A Binary Offset Effect in CCD Readout and Its Impact on Astronomical Data

TL;DR

This paper identifies a binary offset effect in CCD readout electronics that impacts astronomical data, introduces systematic errors, and presents a model to detect and correct this effect for improved measurement accuracy.

Contribution

The paper uncovers a previously unrecognized binary offset effect in CCD readout electronics across multiple instruments and develops a correction model to mitigate its impact.

Findings

Detected the binary offset effect in 16 of 22 instruments

Offset amplitude up to 4.5 ADU per pixel, not proportional to ADU level

Developed a model to detect and correct the effect

Abstract

We have discovered an anomalous behavior of CCD readout electronics that affects their use in many astronomical applications. An offset in the digitization of the CCD output voltage that depends on the binary encoding of one pixel is added to pixels that are read out one, two and/or three pixels later.
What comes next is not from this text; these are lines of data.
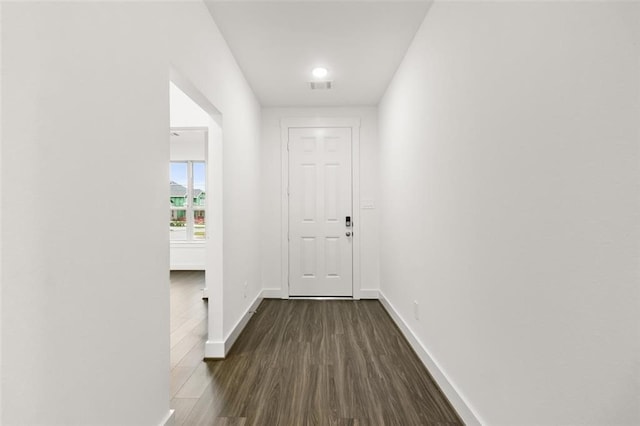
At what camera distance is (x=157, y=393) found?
1.60m

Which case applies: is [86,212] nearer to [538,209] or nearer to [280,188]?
[538,209]

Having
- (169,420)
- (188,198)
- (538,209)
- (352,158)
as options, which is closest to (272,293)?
(352,158)

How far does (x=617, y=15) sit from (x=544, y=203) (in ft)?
1.80

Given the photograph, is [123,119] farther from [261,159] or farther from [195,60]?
[261,159]

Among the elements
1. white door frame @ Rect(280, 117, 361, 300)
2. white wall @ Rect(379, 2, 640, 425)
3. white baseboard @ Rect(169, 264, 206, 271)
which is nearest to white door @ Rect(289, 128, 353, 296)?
white door frame @ Rect(280, 117, 361, 300)

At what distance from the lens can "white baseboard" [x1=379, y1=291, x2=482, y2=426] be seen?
1729mm

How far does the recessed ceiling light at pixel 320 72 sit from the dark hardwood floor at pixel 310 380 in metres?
2.55

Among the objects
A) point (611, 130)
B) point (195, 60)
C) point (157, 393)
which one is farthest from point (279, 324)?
point (611, 130)

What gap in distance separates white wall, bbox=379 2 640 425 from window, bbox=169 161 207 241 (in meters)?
5.77

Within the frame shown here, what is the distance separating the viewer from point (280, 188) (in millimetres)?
4527

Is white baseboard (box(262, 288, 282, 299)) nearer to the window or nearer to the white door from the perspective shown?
the white door

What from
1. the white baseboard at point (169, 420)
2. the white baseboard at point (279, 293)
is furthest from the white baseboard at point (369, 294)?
the white baseboard at point (169, 420)

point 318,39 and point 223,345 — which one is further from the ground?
point 318,39

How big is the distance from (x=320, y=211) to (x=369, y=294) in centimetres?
128
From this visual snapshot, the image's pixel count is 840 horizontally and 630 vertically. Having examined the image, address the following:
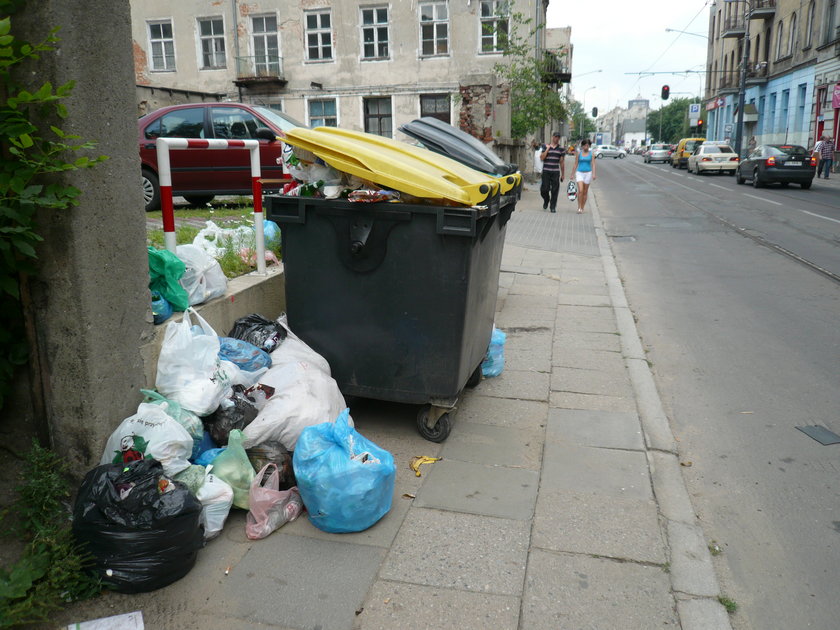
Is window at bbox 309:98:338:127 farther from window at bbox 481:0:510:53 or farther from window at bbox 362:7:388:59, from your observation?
window at bbox 481:0:510:53

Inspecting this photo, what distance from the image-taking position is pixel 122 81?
3221mm

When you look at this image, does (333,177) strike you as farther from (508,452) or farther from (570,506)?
(570,506)

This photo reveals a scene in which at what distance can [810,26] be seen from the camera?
39156 mm

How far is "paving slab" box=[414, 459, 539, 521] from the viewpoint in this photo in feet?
11.1

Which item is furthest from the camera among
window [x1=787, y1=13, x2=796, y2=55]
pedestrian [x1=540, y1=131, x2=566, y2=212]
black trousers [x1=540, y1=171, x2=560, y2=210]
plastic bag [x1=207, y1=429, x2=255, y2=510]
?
window [x1=787, y1=13, x2=796, y2=55]

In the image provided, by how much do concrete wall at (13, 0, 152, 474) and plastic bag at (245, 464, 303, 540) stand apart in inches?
28.3

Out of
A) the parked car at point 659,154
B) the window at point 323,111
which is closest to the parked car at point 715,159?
the window at point 323,111

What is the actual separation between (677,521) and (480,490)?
0.93 m

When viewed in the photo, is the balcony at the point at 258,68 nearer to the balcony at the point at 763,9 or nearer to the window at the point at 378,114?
the window at the point at 378,114

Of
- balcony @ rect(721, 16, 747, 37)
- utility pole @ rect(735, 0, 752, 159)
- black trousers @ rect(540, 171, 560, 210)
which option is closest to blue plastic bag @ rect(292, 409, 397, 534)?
black trousers @ rect(540, 171, 560, 210)

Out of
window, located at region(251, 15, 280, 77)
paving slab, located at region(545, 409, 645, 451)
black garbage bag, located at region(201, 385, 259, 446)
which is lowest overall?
paving slab, located at region(545, 409, 645, 451)

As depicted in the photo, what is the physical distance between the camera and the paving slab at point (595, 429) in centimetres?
419

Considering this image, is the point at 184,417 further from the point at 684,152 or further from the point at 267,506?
the point at 684,152

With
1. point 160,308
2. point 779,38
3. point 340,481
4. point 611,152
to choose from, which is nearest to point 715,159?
point 779,38
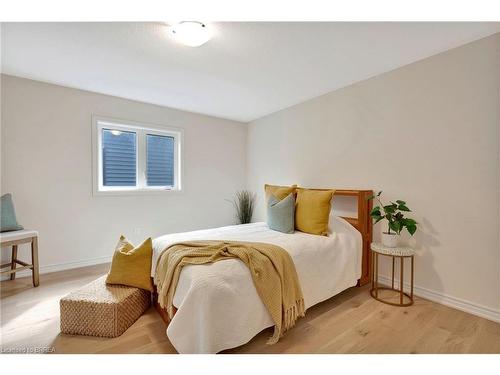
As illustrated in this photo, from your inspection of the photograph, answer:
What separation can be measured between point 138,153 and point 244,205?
75.9 inches

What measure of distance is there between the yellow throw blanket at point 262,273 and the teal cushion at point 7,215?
5.95 feet

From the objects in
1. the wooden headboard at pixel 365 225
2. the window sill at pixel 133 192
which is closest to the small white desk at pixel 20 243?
the window sill at pixel 133 192

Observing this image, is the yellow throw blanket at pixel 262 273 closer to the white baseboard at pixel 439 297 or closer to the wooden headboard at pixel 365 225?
the wooden headboard at pixel 365 225

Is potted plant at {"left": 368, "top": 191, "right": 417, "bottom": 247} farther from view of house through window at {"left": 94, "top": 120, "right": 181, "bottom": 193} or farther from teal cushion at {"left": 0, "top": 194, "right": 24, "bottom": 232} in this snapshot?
teal cushion at {"left": 0, "top": 194, "right": 24, "bottom": 232}

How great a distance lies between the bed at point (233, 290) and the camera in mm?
1362

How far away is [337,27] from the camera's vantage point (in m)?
1.75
One result of this effect is the introduction of a differential offset in the background when comparing regions with and without flux from science targets. Conventional data reduction methods do not correct for this offset. We find this effect in 16 of 22 instruments investigated, covering a variety of telescopes and many different front-end electronics systems. The affected instruments include LRIS and DEIMOS on the Keck telescopes, WFC3-UVIS and STIS on HST, MegaCam on CFHT, SNIFS on the UH88 telescope, GMOS on the Gemini telescopes, HSC on Subaru, and FORS on VLT. The amplitude of the introduced offset is up to 4.5 ADU per pixel, and it is not directly proportional to the measured ADU level. We have developed a model that can be used to detect this "binary offset effect" in data and correct for it. Understanding how data are affected and applying a correction for the effect is essential for precise astronomical measurements.